Spatial relationship data:

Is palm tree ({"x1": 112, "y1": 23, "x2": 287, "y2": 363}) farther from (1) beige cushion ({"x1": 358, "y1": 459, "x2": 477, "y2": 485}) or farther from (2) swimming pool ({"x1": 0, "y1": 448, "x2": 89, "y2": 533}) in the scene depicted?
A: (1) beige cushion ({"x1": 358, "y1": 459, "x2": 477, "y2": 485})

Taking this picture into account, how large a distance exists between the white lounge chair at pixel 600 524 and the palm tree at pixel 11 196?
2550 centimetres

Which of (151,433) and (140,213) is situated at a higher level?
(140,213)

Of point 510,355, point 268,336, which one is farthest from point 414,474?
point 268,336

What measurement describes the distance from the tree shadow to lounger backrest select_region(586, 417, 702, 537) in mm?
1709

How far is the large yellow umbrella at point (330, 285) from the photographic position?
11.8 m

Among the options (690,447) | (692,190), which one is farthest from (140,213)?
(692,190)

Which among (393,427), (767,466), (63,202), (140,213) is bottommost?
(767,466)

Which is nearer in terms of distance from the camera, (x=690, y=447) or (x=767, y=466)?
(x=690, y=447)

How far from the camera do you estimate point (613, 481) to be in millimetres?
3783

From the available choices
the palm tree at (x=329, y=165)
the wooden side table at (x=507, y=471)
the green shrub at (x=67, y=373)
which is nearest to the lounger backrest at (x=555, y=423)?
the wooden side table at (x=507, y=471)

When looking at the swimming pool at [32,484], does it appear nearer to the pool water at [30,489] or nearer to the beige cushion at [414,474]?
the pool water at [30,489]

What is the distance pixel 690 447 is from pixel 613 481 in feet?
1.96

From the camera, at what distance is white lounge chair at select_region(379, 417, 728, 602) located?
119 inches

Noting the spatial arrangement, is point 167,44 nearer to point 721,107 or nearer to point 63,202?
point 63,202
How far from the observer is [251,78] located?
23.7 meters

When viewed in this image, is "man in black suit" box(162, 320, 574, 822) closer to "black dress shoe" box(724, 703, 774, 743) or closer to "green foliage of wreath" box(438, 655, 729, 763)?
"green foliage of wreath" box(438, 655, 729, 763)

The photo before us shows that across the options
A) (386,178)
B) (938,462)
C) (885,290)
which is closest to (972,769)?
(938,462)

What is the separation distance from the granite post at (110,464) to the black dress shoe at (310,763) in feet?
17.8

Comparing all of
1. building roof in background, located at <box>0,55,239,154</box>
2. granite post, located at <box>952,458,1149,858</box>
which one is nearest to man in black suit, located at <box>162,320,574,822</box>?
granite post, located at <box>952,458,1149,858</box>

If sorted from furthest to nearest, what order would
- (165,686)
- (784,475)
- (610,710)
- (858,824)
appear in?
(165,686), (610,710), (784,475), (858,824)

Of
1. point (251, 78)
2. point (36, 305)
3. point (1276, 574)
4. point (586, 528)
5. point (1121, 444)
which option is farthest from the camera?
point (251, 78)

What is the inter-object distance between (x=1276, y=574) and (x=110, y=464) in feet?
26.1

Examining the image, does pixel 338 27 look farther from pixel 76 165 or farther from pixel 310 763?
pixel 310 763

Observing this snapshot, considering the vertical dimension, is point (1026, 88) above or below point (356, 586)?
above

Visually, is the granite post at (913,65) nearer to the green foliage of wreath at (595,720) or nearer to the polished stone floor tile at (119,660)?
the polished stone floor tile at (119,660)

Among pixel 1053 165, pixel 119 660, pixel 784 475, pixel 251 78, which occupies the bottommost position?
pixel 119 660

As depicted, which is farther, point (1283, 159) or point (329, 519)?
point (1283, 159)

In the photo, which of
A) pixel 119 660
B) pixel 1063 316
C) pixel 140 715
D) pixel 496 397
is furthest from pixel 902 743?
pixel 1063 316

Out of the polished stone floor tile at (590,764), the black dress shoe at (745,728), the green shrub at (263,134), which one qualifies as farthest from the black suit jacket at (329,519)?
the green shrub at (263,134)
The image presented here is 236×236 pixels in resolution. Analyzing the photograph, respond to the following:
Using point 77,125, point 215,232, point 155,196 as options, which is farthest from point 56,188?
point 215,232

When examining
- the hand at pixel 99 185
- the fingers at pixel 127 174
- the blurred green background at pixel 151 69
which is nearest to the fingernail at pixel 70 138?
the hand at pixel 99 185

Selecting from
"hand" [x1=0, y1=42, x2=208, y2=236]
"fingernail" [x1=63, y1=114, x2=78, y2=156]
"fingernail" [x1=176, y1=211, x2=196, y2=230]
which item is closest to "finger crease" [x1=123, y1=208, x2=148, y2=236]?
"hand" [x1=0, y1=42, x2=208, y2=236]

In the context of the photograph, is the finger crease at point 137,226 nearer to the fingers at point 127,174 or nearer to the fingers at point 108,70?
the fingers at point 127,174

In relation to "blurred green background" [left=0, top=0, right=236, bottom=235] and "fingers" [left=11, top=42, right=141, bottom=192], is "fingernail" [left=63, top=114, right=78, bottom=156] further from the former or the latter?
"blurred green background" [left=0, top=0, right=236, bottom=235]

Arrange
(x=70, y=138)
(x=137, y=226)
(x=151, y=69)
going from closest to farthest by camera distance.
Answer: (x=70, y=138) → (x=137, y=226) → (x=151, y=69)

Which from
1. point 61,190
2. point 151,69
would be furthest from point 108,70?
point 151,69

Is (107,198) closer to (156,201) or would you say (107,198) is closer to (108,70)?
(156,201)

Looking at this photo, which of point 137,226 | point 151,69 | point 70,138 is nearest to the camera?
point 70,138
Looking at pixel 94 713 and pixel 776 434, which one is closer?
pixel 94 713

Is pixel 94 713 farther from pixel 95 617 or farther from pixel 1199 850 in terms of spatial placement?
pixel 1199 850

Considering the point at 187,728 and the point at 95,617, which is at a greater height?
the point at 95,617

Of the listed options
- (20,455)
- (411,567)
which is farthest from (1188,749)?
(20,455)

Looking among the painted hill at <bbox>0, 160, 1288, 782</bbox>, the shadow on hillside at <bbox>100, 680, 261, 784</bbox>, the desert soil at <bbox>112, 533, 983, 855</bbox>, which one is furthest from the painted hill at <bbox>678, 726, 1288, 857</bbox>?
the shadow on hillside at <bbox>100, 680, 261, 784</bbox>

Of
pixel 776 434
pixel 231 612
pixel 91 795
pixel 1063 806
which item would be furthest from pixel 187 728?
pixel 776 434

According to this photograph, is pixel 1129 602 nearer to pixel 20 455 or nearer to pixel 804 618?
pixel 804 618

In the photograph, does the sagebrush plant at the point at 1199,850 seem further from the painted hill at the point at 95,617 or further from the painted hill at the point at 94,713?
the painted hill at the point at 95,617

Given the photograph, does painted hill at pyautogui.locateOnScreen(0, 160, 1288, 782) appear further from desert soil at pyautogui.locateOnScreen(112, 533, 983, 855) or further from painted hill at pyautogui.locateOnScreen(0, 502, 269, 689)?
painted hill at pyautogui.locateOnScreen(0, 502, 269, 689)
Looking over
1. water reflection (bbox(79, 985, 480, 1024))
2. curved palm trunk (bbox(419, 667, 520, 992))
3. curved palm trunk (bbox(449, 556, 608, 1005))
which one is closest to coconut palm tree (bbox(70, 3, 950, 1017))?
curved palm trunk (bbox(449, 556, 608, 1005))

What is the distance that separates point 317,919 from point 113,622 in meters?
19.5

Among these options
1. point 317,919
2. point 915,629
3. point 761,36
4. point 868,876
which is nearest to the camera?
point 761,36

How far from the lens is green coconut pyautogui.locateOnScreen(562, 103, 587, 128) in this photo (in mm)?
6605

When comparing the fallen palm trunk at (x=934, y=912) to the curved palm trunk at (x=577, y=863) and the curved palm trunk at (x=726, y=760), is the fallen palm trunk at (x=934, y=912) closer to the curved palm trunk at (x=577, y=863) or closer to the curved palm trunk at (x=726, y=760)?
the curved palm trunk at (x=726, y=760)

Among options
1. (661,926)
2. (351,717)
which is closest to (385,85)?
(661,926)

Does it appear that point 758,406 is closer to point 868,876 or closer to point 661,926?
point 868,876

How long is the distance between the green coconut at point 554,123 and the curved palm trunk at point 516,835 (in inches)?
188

Instructions for the task: Copy out the part of the data that opens with the line containing "Among these options" and runs through the end of the data, reproducing each line without change.

Complete response:
Among these options
1. point 317,919
2. point 915,629
3. point 761,36
4. point 868,876
which is nearest to the camera?
point 761,36

How far from the lens is green coconut pyautogui.locateOnScreen(562, 103, 587, 128) in this photo (in mm)?
6605

When comparing the fallen palm trunk at (x=934, y=912) to the curved palm trunk at (x=577, y=863) and the curved palm trunk at (x=726, y=760), is the fallen palm trunk at (x=934, y=912) closer to the curved palm trunk at (x=577, y=863) or closer to the curved palm trunk at (x=726, y=760)?
the curved palm trunk at (x=726, y=760)

Among options
1. (661,926)
2. (351,717)
which is closest to (385,85)?
(661,926)

Does it appear that point 758,406 is closer to point 868,876 or closer to point 661,926?
point 868,876

How long is the distance between the green coconut at point 554,123 and the curved palm trunk at point 516,835 (in inches)?
188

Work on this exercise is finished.